While Bulgakov is our road into the story and the estate, make no mistake, this is Sofya’s movie. The woman that wrote War and Peace six times by hand and was a chief voice in the sculpting of Anna Karenina has historically gotten a bad shake. Indeed, it is hard to ignore her paranoid rants in the diaries where at points she wants to “pluck out his (Tolstoy’s) heart with my bare hands.” Yet the complication of a woman defied on all fronts, even by her daughter (who has seemingly replaced her as his ally in writing) and a husband who is drifting further and further from the man she married into a collective idea of a saint is hard for her to swallow.
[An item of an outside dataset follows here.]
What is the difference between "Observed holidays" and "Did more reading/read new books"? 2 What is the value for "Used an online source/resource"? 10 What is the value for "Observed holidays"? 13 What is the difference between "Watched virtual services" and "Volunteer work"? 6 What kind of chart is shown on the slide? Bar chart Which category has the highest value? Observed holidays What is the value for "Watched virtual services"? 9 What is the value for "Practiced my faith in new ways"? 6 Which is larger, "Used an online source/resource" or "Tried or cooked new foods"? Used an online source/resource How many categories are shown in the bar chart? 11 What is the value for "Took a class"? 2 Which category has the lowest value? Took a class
Mirren, the daughter of a Russian father, knows this woman throughout. When I heard she was cast in the role it seemed a matter of common sense. She allows Sofya her dignity, her shame, and even her suicidal absurdities. One is never sure if her wild antics (there are many) are simple theatrical manipulations or sincere expressions of the deep wounds being inflicted by those around her. I was left with the feeling that both were true in Mirren’s performance.
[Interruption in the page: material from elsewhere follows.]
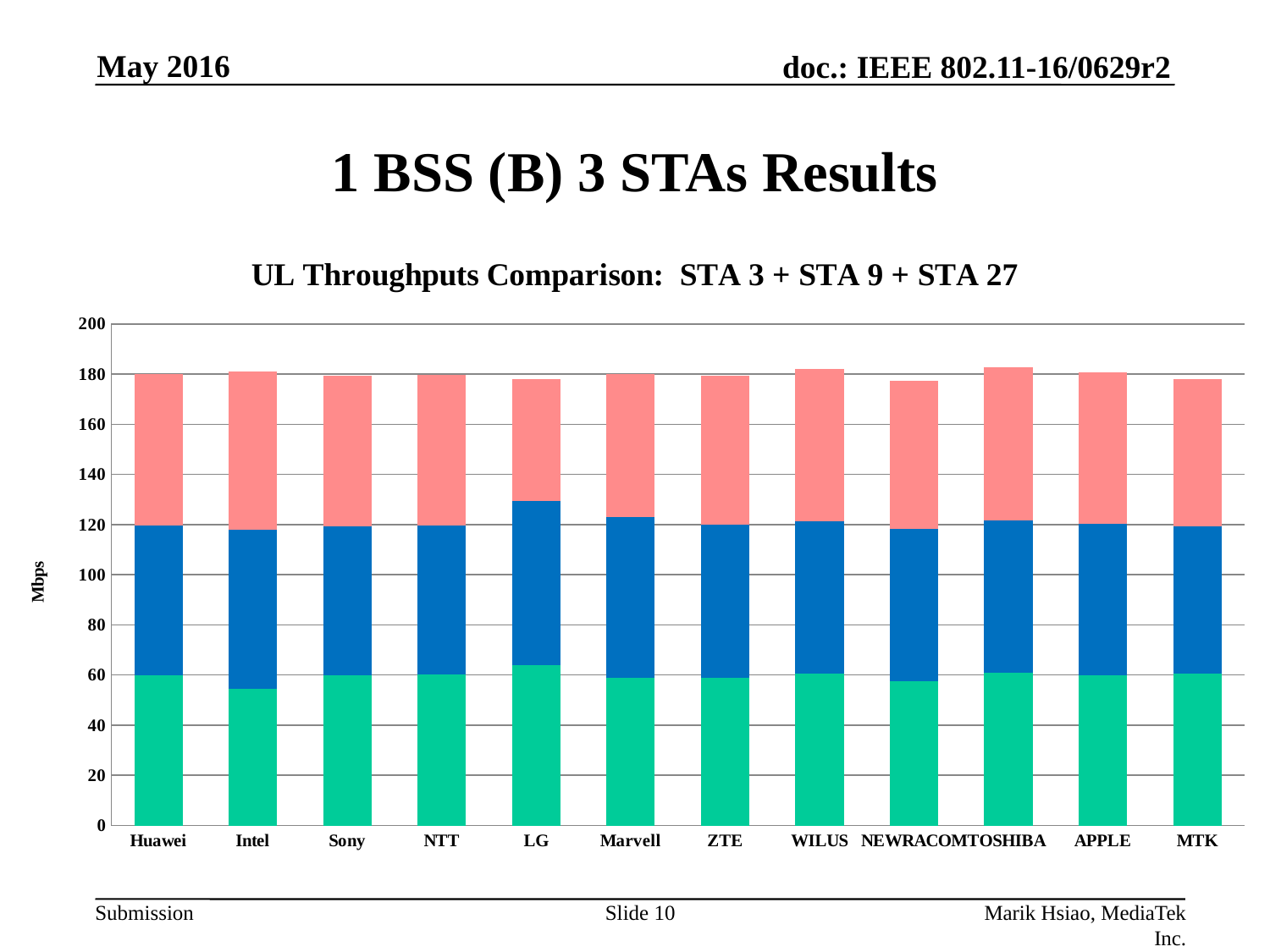
Is the total stacked value for MTK greater or less than 140? greater Which company has the shortest bottom (green) segment? Intel What unit is shown on the y axis label of the chart? Mbps Is the total stacked value for Huawei greater or less than 160? greater What kind of chart is shown on the slide? stacked bar chart What is the title of the chart? UL Throughputs Comparison: STA 3 + STA 9 + STA 27 Is the bottom (green) segment for LG greater or less than 60? greater Which company has the tallest bottom (green) segment? LG How many companies are shown along the x axis of the chart? 12 Is the bottom (green) segment for LG larger or smaller than the bottom (green) segment for Intel? larger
The title of The Last Station refers to the train station, Astrapovo, where the Count finally passes away at the end of a botched escape plan from his wife, the contradictory luxury of his estate, and the media frenzy that has current reverberations. There, detached from all the things he spent a lifetime cultivating, the great passing of the man, and not the idea of him, comes crashing home to all around.
Michael Hoffman, a former Rhodes scholar, himself seems a contradiction when you look at his career. The same man that directed One Fine Day and Soapdish is also responsible for such films as A Midsummer’s Nights Dream and Restoration. The combination of light and dark mix here in his game ensemble and the gorgeous backdrop of 1910 Russia. The Last Station hews away at the complexity of marriage, idolatry versus reality, and most importantly, the love of humanity and the humanity of love. One can only hope, come Oscar time, that this film is the Academy’s first stop and its last.
The Last Station is scheduled to open on January 15.